When the protective mechanisms of the gut are disrupted, stomach ulcers are formed. Undoubtedly, it takes multiple insults for the symptoms like abdominal pain, vomiting, bloody stool, or vomit to occur. But if the following changes continue frequently and go unchecked, then the formation of a gastric ulcer is inevitable – in worse case scenarios deeper gut layers may also be eroded, and full-blown diseases like IBD, IBS, and GERD can also occur.
H. Pylori Bacteria
One of the most common causes of peptic ulcer is infection with H. Pylori. It is a gut bacteria that specifically attacks the stomach’s epithelial cells. The bacteria release specialized proteins to penetrate the epithelial cells and mount an inflammatory response by releasing chemoattractants that cause migration of macrophages and neutrophils. This inflammatory response is a double-edged sword since it destroys the bacteria but also lyses the necrotic cells of the gut wall – thus weakening the protective submucosal layer.
When this weakened layer comes in contact with toxins released by H. pylori, ulceration occurs. To make matters worse, H. Pylori releases urease, an enzyme that converts urea into ammonia and carbon dioxide. Ammonia neutralizes the hydrochloric acid in the stomach; further diminishing the gut’s protective mechanisms and easily forming ulcers. A simple urea breath test or stool sample can identify the presence of H. Pylori that can be eradicated by a short course of antibiotics and proton pump inhibitors to prevent severe ulcerations.
Prolonged or Unprescribed Use of Non-steroidal Anti-Inflammatory Drugs (NSAIDs)
Aspirin and Ibuprofen are NSAIDs. The method of action of these drugs is inhibiting the pathways that protect the gut mucosa – like increasing mucin and bicarbonate production, increasing blood flow, and the regeneration of epithelium. Taking both the drugs, especially longer than the recommended dose, is a lethal combination that makes gastritis and stomach ulcers inevitable.
Nicotine reduces blood flow to the gut through vasoconstriction of the blood vessels. Decreased blood supply reduces the amount of oxygen that reaches the gut, hence hindering effective peristalsis. This accounts for gastritis, acute gastropathy, as well as decreased mucin and bicarbonate production that causes ulceration, as discussed later.
Stress-induced splanchnic vasoconstriction disrupts the blood flow and motility within the gut. Both environmental and physiological stress cause stomach ulcers. Severe physiological stress activates the flight or fight response that reduces blood supply to the gut to direct better blood flow to the heart and the musculoskeletal system. Whereas direct injury can cause stress ulcers and Cushing ulcers. Stress ulcers are seen in severely ill, debilitated patients with shock and sepsis. Curling ulcers are seen in the stomach, duodenum, and esophagus due to an intracranial disease that disrupts the brain-gut axis. Yeh underlying pathogenesis is attributed to the local ischemia that occurs due to prolonged periods of stress, thus, causing frequent ulceration even afternoon minimal insults.
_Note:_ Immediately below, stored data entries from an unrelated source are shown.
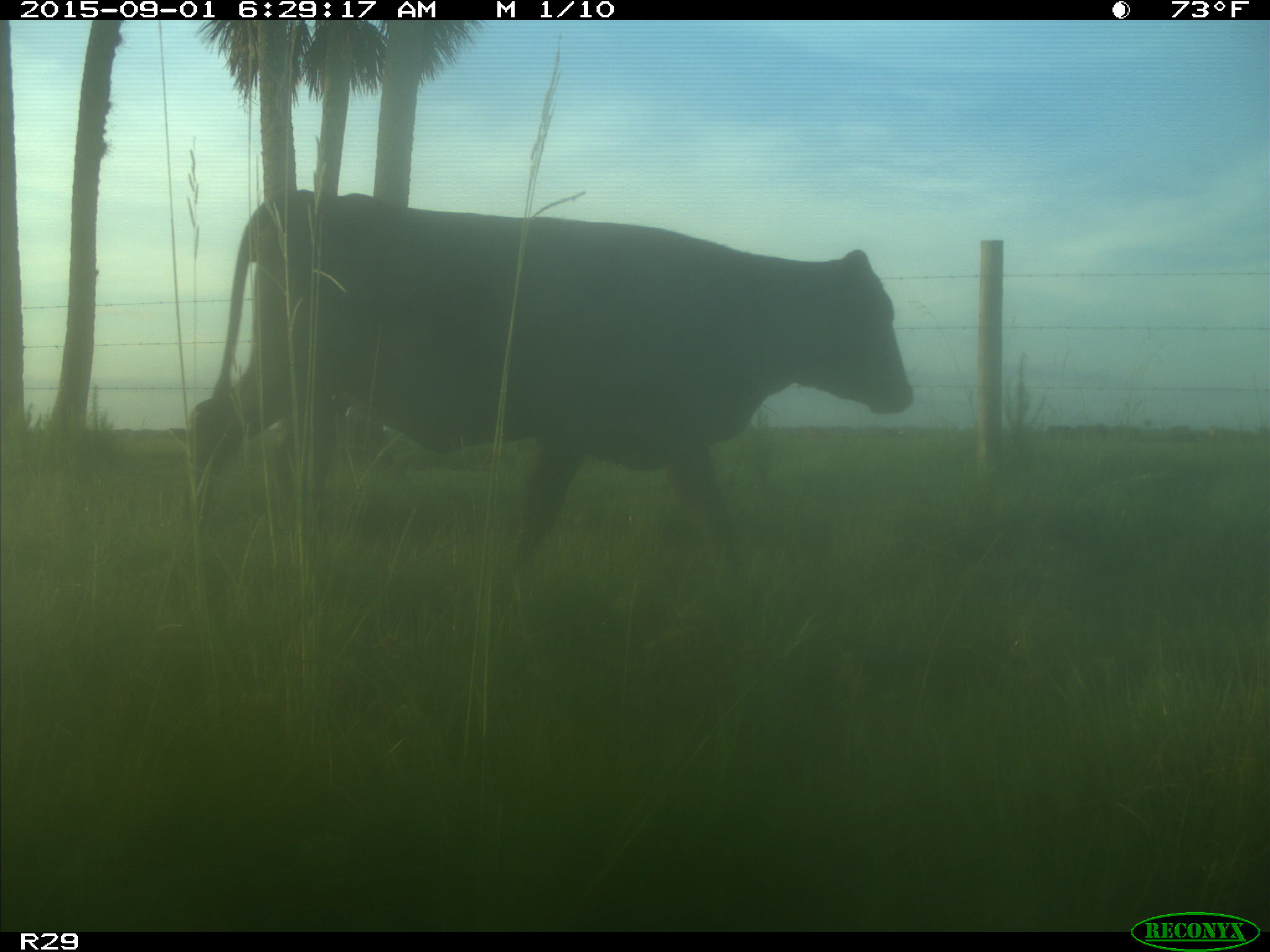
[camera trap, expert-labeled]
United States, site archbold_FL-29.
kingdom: Animalia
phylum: Chordata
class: Mammalia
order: Artiodactyla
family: Bovidae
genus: Bos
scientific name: Bos taurus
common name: domestic cow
Bos taurus (domestic cow).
Alcohol is a harsh chemical that disrupts the mucosal lining of the stomach. Chronic alcoholism also exacerbates the function of the liver. The latter is responsible for protein digestion and emulsification of fats. Once these secretions are hampered, gut emptying is slowed down. This makes the gut an ideal breeding ground for bacteria. Additionally, the frequent vomiting and retching associated with alcohol abuse can weaken the gut wall – causing ulcers in the stomach and Mallory-Weiss tears in the esophagus. Frequent alcohol intake also hampers faster healing of already existing ulcers.
Reduced Mucin and Bicarbonate Secretion
Mucin is secreted frequently by the stomach’s foveolar cells for an even and abundant layer of mucus that prevents direct contact of gut contents as well as helps in lubrication during peristaltic movements of the gut.
The gastric acid pH is close to 1, while the blood pH is normally around 7.4. This highly acidic pH kills bacteria and is buffered by bicarbonate to protect the following gut cavities like the duodenum and jejunum where the mucous protective barriers and rugae are significantly reduced. Thus, decreased mucin production and bicarbonate secretion strips away the protective barrier over the more sensitive mucosa causing ulceration and erosions.
In conclusion, understanding the physiological changes that occur through specific drugs and foods can help develop a lifestyle and awareness that prevents the formation of peptic ulcers.